- [Activity] Starting with the line that contains "28+ Easy Cat" and stopping after the line that contains "Plein Air sketch - Hillside tree line", copy the entries below exactly. Include nothing else.

- [Data]

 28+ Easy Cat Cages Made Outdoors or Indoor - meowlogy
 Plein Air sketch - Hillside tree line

...

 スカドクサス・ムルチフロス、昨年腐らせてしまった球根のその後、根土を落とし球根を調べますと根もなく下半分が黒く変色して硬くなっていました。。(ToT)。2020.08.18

* * *

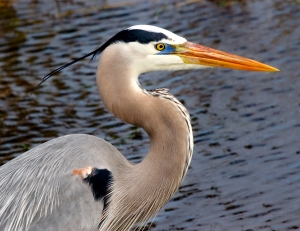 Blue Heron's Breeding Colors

- [Solved exercise]
 28+ Easy Cat Cages Made Outdoors or Indoor - meowlogy
 Plein Air sketch - Hillside tree line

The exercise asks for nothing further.